■ **EXCERTO DO TEXTO**:
::::
14 de fevereiro de 2019

E antes de morrer estava vivo...

Albertus Pictor, Döden spelar schack (1480)
Kyrkomålning i Täby kyrka utförd - Sverige
Q U A T R A I N
Hélas, La Palice est mort, | Il est mort devant Pavie ; | Hélas, s’il n’était pas mort, | Il ferait encore envie...
Chanson à  la mémoire du Seigneur de La Palice

     O jogo de xadrez      

De quando em quando os mass media assaltam-nos com a notícia bombástica de que o país está a morrer a um ritmo assustador. o tabaco mata um português em cada cinquenta minutos, o que corresponde a trinta e duas pessoas por dia, engrossando as vítimas das doenças respiratórias em mais de vinte e duas mil por ano, ao ritmo de duas por hora. Uma pandemia sem solução aparente à vista. Agreguem-se ainda os problemas do pâncreas, da próstata, da hipertensão, da diabetes, do coração, dos intestinos e tutti quanti. Ao que parece, os impostos não serão suficientes para cobrir as despesas. É caso para perguntar como é que há ainda tanto vivo a jogar ao xadrez com a morte.

Esta mania das moléstias nos estragarem a saúde fez-me lembrar uma peça que vi em tempos no Parque Mayer. Estou a referir-me a La Mamma (1951), uma comédia francesa com sotaque italiano, de André Roussin. Estreou-se a 1 de julho de 1971 no teatro Capitólio, produzida por Vasco Morgado e encenada por António do Cabo. Laura Alves, a querida mamã da versão portuguesa, lamentava-se numa tirada infindável de todas as maleitas reais e imaginárias que tinha, tivera ou teria. Começava com o cabelo espigado e terminava com as unhas encravadas. Um verdadeiro catálogo de achaques que a obrigavam a inferir no final da deixa: é preciso ter muita saúde para aguentar tanta doença.
::::
■ **DADOS FORNECIDOS**:

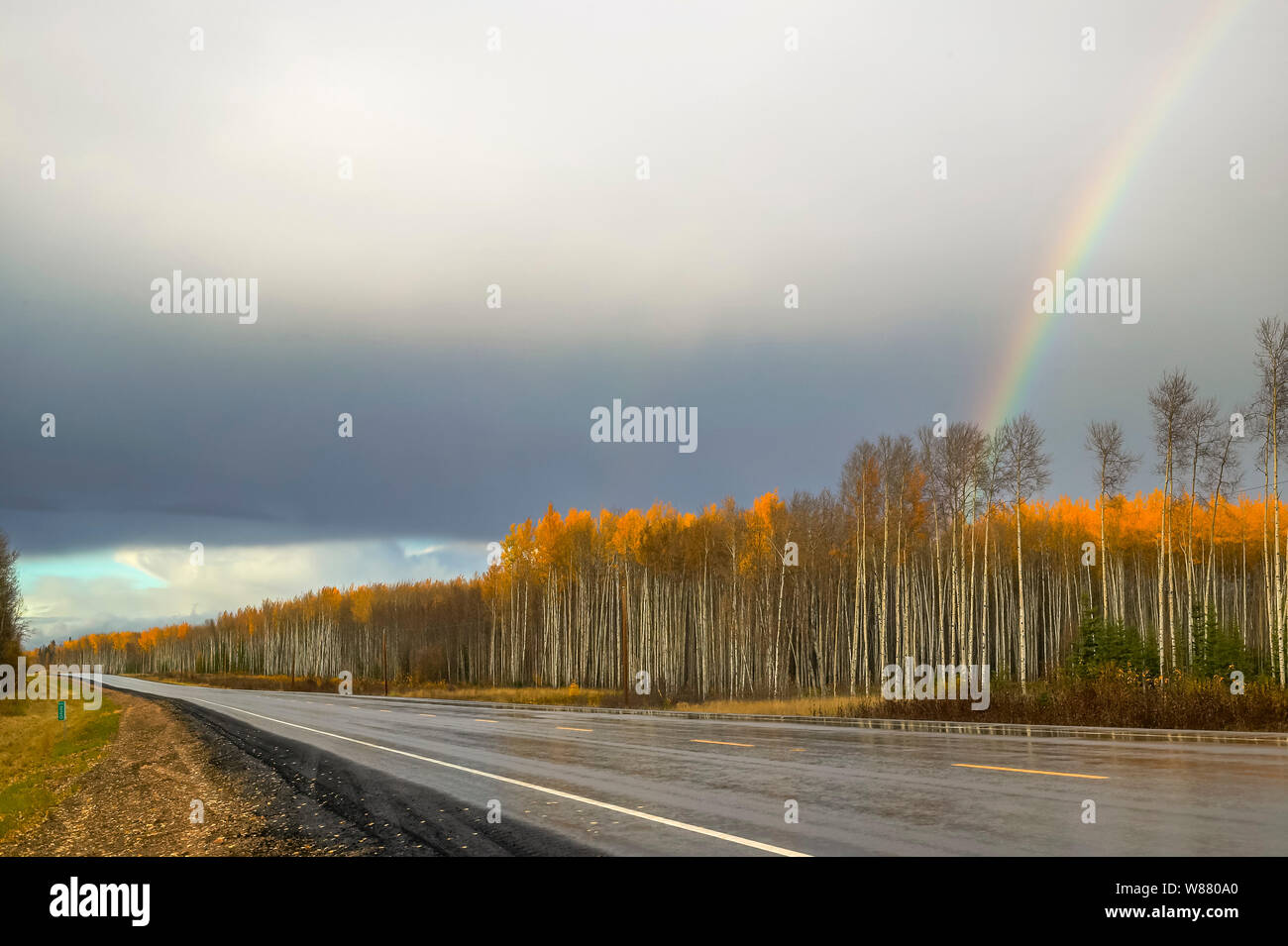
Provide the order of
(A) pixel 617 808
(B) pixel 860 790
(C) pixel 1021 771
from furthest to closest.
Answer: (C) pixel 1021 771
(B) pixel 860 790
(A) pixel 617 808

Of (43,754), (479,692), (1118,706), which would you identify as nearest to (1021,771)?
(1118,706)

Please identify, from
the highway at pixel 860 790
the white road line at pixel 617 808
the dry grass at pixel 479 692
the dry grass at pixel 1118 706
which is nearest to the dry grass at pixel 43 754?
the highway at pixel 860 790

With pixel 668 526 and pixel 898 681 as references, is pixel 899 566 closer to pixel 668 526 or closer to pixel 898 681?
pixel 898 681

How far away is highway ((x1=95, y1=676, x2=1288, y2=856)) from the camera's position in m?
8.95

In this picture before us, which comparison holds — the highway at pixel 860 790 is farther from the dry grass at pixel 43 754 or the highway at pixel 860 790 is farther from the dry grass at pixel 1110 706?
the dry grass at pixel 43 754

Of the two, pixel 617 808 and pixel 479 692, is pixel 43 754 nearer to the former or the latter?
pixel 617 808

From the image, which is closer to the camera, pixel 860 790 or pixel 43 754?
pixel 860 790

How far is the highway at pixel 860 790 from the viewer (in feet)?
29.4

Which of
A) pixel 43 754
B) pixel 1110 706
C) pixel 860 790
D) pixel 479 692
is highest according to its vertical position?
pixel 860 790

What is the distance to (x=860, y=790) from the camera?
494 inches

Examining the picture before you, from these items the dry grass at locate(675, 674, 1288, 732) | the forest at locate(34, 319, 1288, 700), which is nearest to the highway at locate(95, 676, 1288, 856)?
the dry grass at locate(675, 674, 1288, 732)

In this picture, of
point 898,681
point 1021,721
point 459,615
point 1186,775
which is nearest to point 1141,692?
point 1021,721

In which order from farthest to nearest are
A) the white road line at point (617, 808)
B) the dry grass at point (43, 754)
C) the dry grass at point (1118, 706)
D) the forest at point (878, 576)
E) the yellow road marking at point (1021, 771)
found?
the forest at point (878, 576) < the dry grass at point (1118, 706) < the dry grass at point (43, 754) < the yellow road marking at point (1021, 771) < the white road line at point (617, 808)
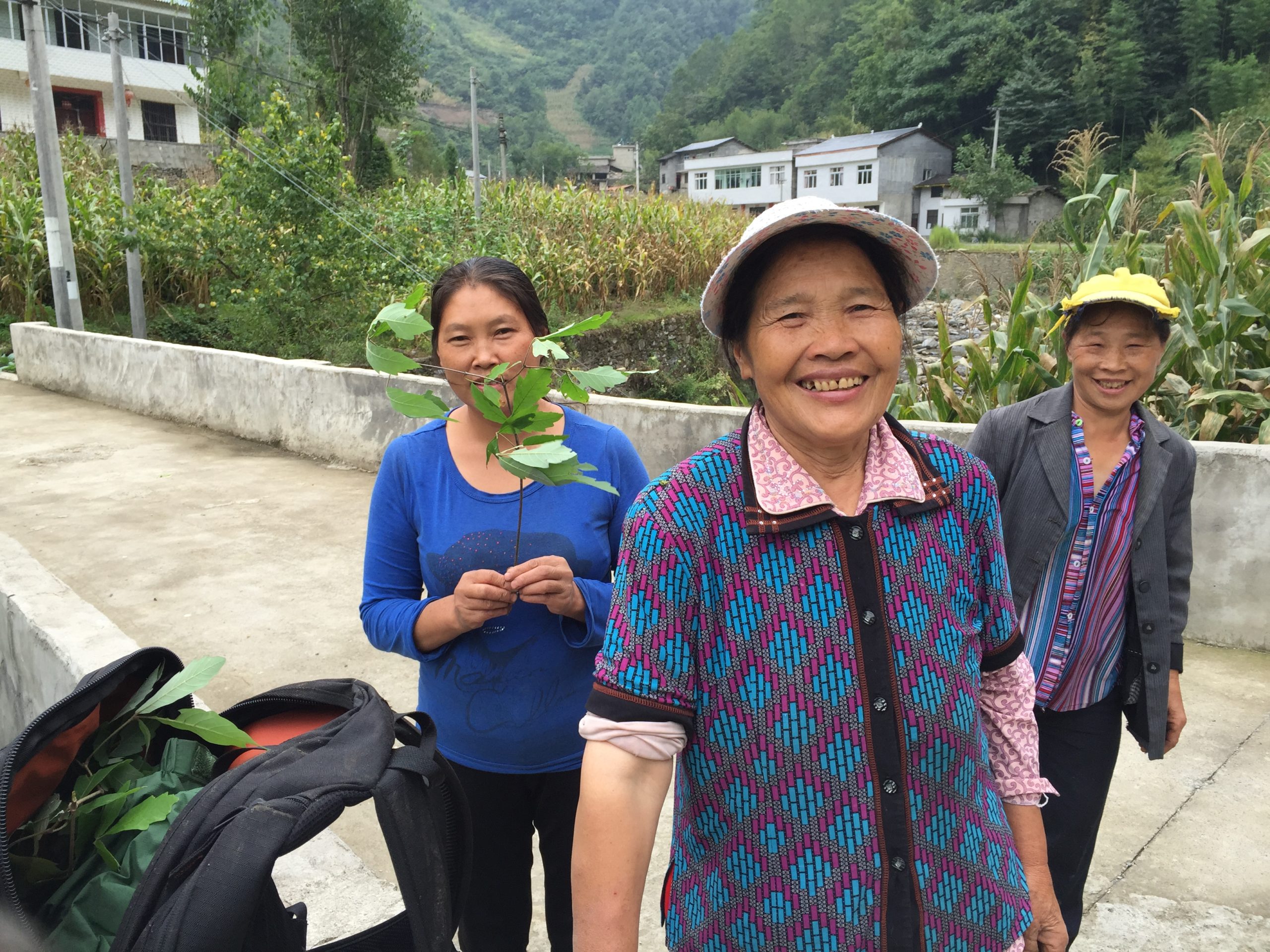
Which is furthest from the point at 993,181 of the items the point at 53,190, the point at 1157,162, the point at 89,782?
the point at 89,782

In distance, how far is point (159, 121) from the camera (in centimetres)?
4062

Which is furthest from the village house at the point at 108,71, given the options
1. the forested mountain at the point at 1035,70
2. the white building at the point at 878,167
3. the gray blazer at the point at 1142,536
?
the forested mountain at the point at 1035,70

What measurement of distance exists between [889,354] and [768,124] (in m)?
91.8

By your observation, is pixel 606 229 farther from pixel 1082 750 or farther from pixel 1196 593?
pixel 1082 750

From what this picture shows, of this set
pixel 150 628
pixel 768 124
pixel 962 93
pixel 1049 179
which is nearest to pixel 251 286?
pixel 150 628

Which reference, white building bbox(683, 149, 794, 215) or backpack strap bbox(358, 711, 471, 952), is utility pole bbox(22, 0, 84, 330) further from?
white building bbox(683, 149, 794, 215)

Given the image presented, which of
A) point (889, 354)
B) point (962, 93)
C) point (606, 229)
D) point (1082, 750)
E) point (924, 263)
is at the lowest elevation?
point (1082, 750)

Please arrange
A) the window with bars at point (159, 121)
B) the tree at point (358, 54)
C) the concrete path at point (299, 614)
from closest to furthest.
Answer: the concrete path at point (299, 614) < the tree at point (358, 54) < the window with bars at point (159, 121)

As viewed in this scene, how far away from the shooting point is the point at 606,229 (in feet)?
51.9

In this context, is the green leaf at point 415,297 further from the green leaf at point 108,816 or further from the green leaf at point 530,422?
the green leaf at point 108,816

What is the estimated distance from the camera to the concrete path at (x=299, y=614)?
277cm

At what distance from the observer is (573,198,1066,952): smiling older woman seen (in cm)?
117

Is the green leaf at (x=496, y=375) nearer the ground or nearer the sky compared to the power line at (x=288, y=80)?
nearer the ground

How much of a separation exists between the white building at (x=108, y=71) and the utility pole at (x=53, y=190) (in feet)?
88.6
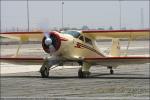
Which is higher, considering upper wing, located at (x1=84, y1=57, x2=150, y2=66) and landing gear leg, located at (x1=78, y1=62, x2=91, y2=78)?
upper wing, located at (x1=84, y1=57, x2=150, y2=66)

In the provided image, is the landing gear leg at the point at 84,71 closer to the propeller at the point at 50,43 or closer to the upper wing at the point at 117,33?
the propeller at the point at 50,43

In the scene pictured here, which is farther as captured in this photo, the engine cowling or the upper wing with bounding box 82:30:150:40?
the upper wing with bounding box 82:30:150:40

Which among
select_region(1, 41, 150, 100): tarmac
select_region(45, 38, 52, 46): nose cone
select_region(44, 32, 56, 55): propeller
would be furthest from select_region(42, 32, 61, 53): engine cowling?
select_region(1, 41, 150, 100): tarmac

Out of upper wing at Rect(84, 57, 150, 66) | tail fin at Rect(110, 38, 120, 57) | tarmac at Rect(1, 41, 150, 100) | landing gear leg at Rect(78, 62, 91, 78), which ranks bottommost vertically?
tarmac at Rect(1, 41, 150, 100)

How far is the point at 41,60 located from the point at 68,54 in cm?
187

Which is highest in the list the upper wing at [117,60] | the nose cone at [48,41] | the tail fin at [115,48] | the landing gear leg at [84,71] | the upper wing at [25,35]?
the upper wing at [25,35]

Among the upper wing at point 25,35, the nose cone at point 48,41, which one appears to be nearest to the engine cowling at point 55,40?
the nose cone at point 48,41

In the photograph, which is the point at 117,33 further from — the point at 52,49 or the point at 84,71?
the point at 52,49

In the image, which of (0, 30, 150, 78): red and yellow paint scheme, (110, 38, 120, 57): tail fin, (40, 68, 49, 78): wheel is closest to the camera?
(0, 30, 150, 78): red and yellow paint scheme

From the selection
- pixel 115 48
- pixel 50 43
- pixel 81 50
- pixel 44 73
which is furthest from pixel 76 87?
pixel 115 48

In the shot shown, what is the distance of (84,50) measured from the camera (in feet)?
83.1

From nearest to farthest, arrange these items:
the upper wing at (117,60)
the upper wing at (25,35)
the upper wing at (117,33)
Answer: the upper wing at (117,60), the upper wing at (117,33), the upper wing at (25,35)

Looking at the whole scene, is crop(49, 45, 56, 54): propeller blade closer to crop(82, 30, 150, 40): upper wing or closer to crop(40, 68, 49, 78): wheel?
::::
■ **USANDO A INFORMAÇÃO**:
A) Responda com base no texto:
(i) Segundo o texto, quantas pessoas por dia mata o tabaco?
(ii) Em que data e em que teatro se estreou La Mamma?
(iii) Quem encenou a peça?
B) Transforme numa lista breve o parágrafo do texto que começa por "Esta mania das moléstias", mantendo os factos principais.
C) Reproduza o trecho do texto entre "Esta mania das" e "aguentar tanta doença.", inclusive.

■ **RESPOSTAS POR TAREFA**:
A)
(i) Trinta e duas pessoas por dia.
(ii) A 1 de julho de 1971, no teatro Capitólio.
(iii) António do Cabo.

B)
- A mania das doenças faz o autor lembrar uma peça que viu no Parque Mayer: La Mamma (1951), comédia francesa com sotaque italiano, de André Roussin.
- Estreou-se a 1 de julho de 1971 no teatro Capitólio, com produção de Vasco Morgado e encenação de António do Cabo.
- Laura Alves, a mamã da versão portuguesa, enumerava numa longa tirada todas as maleitas reais e imaginárias, do cabelo espigado às unhas encravadas.
- No fim da deixa, concluía: é preciso ter muita saúde para aguentar tanta doença.

C)
Esta mania das moléstias nos estragarem a saúde fez-me lembrar uma peça que vi em tempos no Parque Mayer. Estou a referir-me a La Mamma (1951), uma comédia francesa com sotaque italiano, de André Roussin. Estreou-se a 1 de julho de 1971 no teatro Capitólio, produzida por Vasco Morgado e encenada por António do Cabo. Laura Alves, a querida mamã da versão portuguesa, lamentava-se numa tirada infindável de todas as maleitas reais e imaginárias que tinha, tivera ou teria. Começava com o cabelo espigado e terminava com as unhas encravadas. Um verdadeiro catálogo de achaques que a obrigavam a inferir no final da deixa: é preciso ter muita saúde para aguentar tanta doença.